Lips of Blood

A director of prolific quantity rather consistent quality, the career of Jean Rollin continues to be revisited by Arrow with their third volume of selections from his back catalogue with five films from between 1975 to 1981 led by the dreamlike vampire fantasy Lips of Blood (Lèvres de Sang), also distributed in an “alternative” version featuring more explicit footage under the name Suck Me, Vampire (Suce Moi Vampire).

Opening with an unexplained prelude of shrouded bodies being carried through a darkened graveyard to a mausoleum conducted in appropriately sombre silence, the event is contrasted with a party held by “the Parisian in-crowd” at which Frédéric’s childhood memories of a nocturnal encounter with a mysterious woman dressed in white are stirred by an advert for a new brand of perfume.

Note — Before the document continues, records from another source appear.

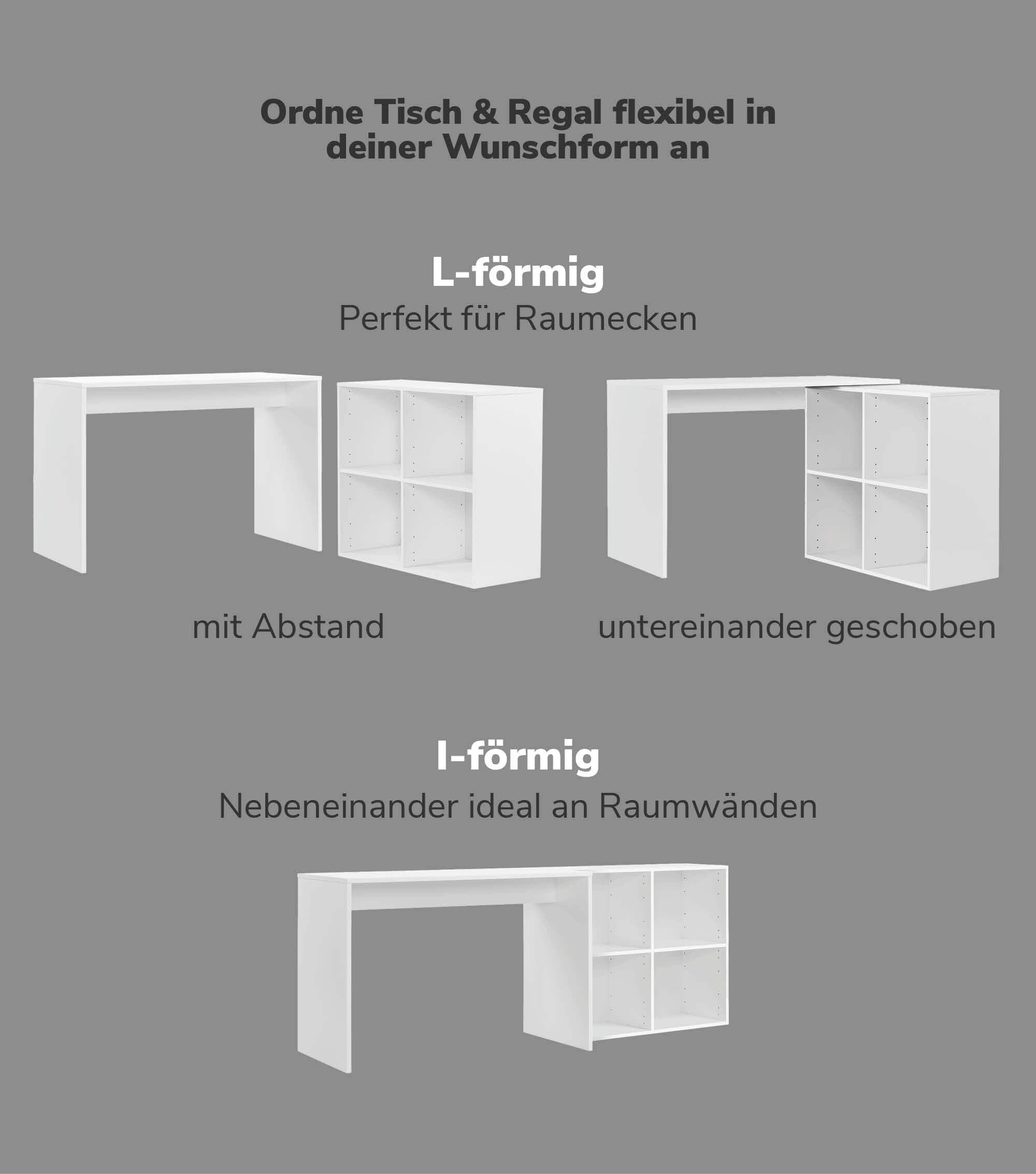 Ordne Tisch & Regal flexibel in deiner Wunschform an

L-förmig
Perfekt für Raumecken

mit Abstand

untereinander geschoben

I-förmig
Nebeneinander ideal an Raumwänden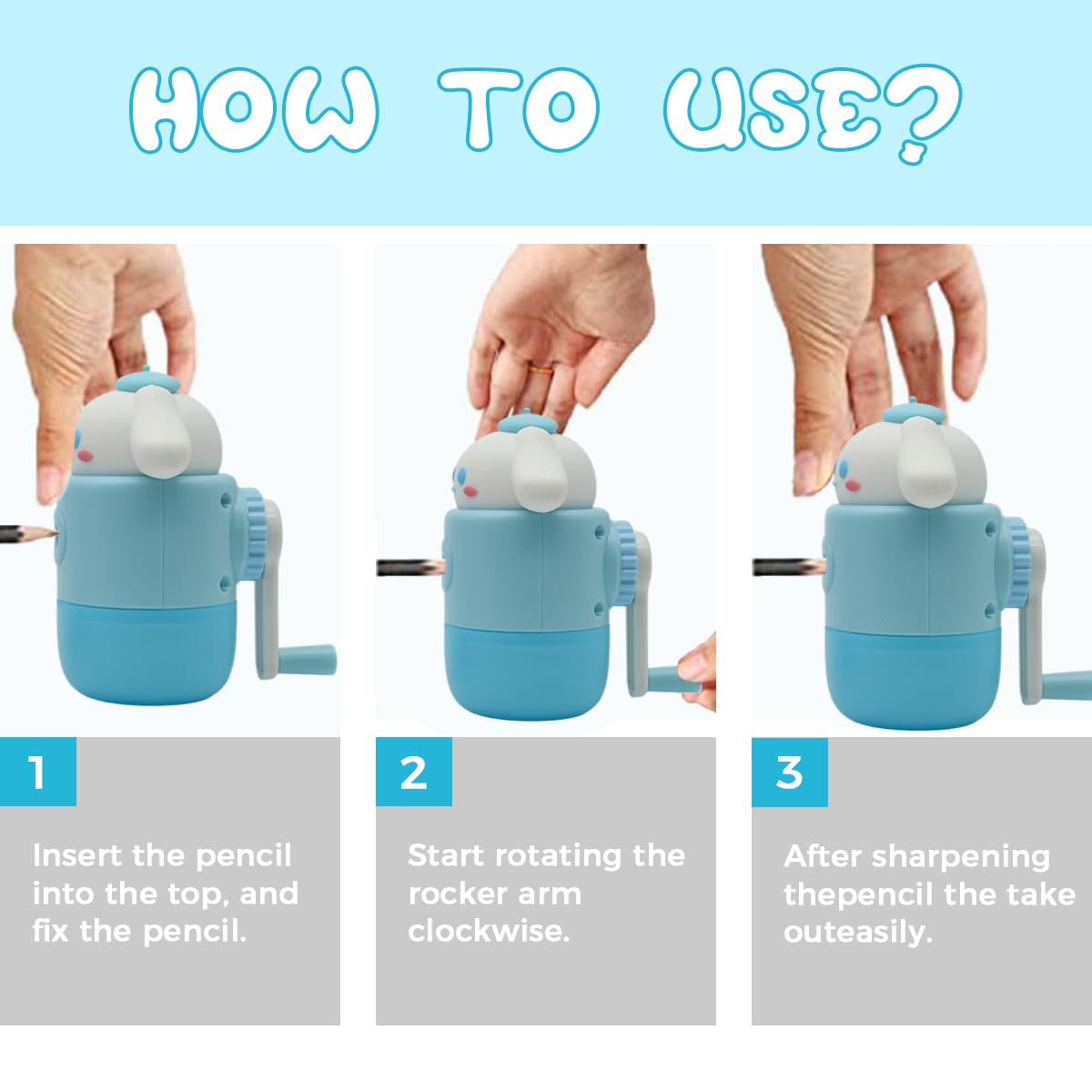 HOW TO USE?

1

Insert the pencil into the top, and fix the pencil.

2

Start rotating the rocker arm clockwise.

3

After sharpening thepencil the take outeasily.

His mother dismissing the memory as nonsense, saying it never occurred, Frédéric attempts to determine the location of the ruins in the background of the poster but the photographer refuses to divulge the details, but seeing the image of the woman everywhere he becomes more convinced that she is real even as others attempt to prevent him from finding her with increasing determination.

Co-written by Jean-Loup Philippe who plays Frédéric and Rollin himself, Nathalie Perrey is Frédéric’s needy mother, unable to fix a drink for herself when her son is there to do it for her, and Annie Brilland is the mysterious Jennifer, unchanged in the twenty years since their first meeting, while the younger version of Frédéric is played by the director’s son Serge Rollin.

The epitome of French cinema of the fantastic, the nudity in Lips of Blood is frequent and utterly casual, the quartet of vampiric women who serve Jennifer when they deign to dress donning little more than diaphanous veils which waft in the wind as they are chased around the battlements, and throughout the behaviour of the characters is inexplicable and the scant dialogue makes little sense, floating without context or depth.

Frédéric a protagonist with no agency, caught between the mirage of Jennifer and the manipulation of his mother who apparently prefers to see her son committed to an asylum than admit her (ir)responsibility, he wanders in and out of narrative cul-de-sacs, the location of the Château de Sauveterre ascertained from a postcard randomly purchased from a blind street vendor, the haphazard logic creeping like a dream to a reunion which floats on a romantic sea of unproven hopes belied by the cold waves which sweep the lovers away.